Given problem. Reproduce the listing below word for word, keeping every line and its order unchanged.
***** Listed records
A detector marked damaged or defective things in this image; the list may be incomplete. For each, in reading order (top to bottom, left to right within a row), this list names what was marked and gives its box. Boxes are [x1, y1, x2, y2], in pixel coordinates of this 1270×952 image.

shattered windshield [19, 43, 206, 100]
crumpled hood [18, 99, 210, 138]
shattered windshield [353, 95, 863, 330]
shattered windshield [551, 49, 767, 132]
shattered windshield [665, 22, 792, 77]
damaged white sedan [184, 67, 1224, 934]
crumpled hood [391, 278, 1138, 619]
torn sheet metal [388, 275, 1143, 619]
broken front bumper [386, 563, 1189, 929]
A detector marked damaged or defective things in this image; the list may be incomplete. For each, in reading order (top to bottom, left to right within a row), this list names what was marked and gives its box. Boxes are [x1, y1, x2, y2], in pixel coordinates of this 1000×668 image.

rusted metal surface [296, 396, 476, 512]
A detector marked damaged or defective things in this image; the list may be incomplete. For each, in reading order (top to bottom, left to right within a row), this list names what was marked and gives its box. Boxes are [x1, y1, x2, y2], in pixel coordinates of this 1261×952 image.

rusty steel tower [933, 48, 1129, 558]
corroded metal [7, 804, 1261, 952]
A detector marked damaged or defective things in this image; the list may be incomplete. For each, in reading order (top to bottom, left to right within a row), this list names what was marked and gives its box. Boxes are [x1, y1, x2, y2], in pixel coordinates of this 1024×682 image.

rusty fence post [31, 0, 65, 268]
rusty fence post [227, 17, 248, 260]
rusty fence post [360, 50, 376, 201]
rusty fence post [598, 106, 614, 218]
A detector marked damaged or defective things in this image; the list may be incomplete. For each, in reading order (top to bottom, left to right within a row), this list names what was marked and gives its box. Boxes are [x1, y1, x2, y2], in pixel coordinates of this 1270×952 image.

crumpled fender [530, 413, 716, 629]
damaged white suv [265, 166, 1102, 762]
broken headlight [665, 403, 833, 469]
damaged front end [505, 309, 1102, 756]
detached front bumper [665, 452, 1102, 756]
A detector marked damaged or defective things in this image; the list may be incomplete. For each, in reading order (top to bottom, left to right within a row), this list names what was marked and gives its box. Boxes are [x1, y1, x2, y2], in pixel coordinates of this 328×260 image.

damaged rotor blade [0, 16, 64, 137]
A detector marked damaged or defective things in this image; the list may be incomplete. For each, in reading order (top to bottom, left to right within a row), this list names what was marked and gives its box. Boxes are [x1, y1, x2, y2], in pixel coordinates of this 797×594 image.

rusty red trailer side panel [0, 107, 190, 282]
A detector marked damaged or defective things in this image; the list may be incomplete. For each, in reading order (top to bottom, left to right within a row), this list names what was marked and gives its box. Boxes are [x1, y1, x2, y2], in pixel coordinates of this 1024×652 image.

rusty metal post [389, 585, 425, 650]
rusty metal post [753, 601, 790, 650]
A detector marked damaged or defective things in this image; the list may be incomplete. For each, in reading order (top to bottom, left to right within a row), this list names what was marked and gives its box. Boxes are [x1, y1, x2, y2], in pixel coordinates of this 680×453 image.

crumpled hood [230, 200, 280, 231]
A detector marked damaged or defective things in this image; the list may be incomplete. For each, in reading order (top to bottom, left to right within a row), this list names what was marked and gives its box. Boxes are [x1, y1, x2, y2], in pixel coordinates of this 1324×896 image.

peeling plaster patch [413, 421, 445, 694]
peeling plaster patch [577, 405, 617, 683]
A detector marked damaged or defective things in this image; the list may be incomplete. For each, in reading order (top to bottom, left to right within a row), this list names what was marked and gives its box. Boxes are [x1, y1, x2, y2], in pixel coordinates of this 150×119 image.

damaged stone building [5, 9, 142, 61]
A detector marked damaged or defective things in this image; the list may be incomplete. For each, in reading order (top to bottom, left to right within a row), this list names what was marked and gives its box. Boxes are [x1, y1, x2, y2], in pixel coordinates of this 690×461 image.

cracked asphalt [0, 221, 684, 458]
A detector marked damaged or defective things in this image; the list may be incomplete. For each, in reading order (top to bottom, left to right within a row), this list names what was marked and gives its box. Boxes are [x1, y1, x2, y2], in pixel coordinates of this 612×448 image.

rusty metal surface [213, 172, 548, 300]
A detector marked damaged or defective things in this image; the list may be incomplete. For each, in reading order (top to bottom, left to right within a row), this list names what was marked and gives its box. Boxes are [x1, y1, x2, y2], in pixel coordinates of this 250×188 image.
**********
Answer below.
A detector marked damaged or defective things in this image; the list may be incomplete. For each, in reading order (top to bottom, left to right within a row), this list names what was marked and gives its box. Boxes are [x1, y1, x2, y2], in pixel coordinates of this 1270×952 image.

shattered windshield [19, 43, 206, 100]
crumpled hood [18, 99, 210, 138]
shattered windshield [353, 95, 863, 330]
shattered windshield [551, 49, 767, 132]
shattered windshield [665, 22, 792, 77]
damaged white sedan [184, 67, 1224, 934]
crumpled hood [391, 278, 1138, 619]
torn sheet metal [388, 275, 1143, 619]
broken front bumper [386, 563, 1189, 929]
A detector marked damaged or defective things in this image; the list may be incomplete. For each, in reading order (top to bottom, left to right within a row), this list names what was marked and gives its box. Boxes are [x1, y1, x2, y2], in pixel coordinates of this 1000×668 image.

rusted metal surface [296, 396, 476, 512]
A detector marked damaged or defective things in this image; the list may be incomplete. For each, in reading order (top to bottom, left to right within a row), this list names what was marked and gives its box. Boxes are [x1, y1, x2, y2], in pixel coordinates of this 1261×952 image.

rusty steel tower [933, 48, 1129, 558]
corroded metal [7, 804, 1261, 952]
A detector marked damaged or defective things in this image; the list may be incomplete. For each, in reading order (top to bottom, left to right within a row), this list names what was marked and gives its box. Boxes are [x1, y1, x2, y2], in pixel coordinates of this 1024×682 image.

rusty fence post [31, 0, 65, 268]
rusty fence post [227, 17, 248, 260]
rusty fence post [360, 50, 376, 201]
rusty fence post [598, 106, 614, 218]
A detector marked damaged or defective things in this image; the list may be incomplete. For each, in reading order (top to bottom, left to right within a row), this list names what was marked and gives its box. Boxes are [x1, y1, x2, y2], in pixel coordinates of this 1270×952 image.

crumpled fender [530, 413, 716, 629]
damaged white suv [265, 166, 1102, 762]
broken headlight [665, 403, 833, 469]
damaged front end [505, 309, 1102, 756]
detached front bumper [665, 452, 1102, 756]
A detector marked damaged or defective things in this image; the list may be incomplete. For each, in reading order (top to bottom, left to right within a row), this list names what was marked and gives its box. Boxes are [x1, y1, x2, y2], in pixel coordinates of this 328×260 image.

damaged rotor blade [0, 16, 64, 137]
A detector marked damaged or defective things in this image; the list may be incomplete. For each, in reading order (top to bottom, left to right within a row), this list names what was marked and gives its box. Boxes are [x1, y1, x2, y2], in pixel coordinates of this 797×594 image.

rusty red trailer side panel [0, 107, 190, 282]
A detector marked damaged or defective things in this image; the list may be incomplete. For each, in reading order (top to bottom, left to right within a row), this list names what was marked and gives its box. Boxes are [x1, y1, x2, y2], in pixel coordinates of this 1024×652 image.

rusty metal post [389, 585, 425, 650]
rusty metal post [753, 601, 790, 650]
A detector marked damaged or defective things in this image; the list may be incomplete. For each, in reading order (top to bottom, left to right within a row), this list names what was marked and gives its box. Boxes are [x1, y1, x2, y2], in pixel coordinates of this 680×453 image.

crumpled hood [230, 200, 280, 231]
A detector marked damaged or defective things in this image; the list may be incomplete. For each, in reading order (top to bottom, left to right within a row), this list names what was marked and gives its box. Boxes are [x1, y1, x2, y2], in pixel coordinates of this 1324×896 image.

peeling plaster patch [413, 421, 445, 694]
peeling plaster patch [577, 405, 617, 683]
A detector marked damaged or defective things in this image; the list may be incomplete. For each, in reading order (top to bottom, left to right within a row), this list names what was marked and gives its box. Boxes are [x1, y1, x2, y2], in pixel coordinates of this 150×119 image.

damaged stone building [5, 9, 142, 61]
A detector marked damaged or defective things in this image; the list may be incomplete. For each, in reading order (top to bottom, left to right within a row), this list names what was marked and gives its box. Boxes are [x1, y1, x2, y2], in pixel coordinates of this 690×461 image.

cracked asphalt [0, 221, 684, 458]
A detector marked damaged or defective things in this image; the list may be incomplete. For each, in reading order (top to bottom, left to right within a row), this list names what was marked and gives its box. Boxes are [x1, y1, x2, y2], in pixel coordinates of this 612×448 image.

rusty metal surface [213, 172, 548, 300]
A detector marked damaged or defective things in this image; the list may be incomplete. For each, in reading order (top to bottom, left to right within a row), this list names what was marked and gives its box. Boxes are [x1, y1, x2, y2], in pixel coordinates of this 250×188 image.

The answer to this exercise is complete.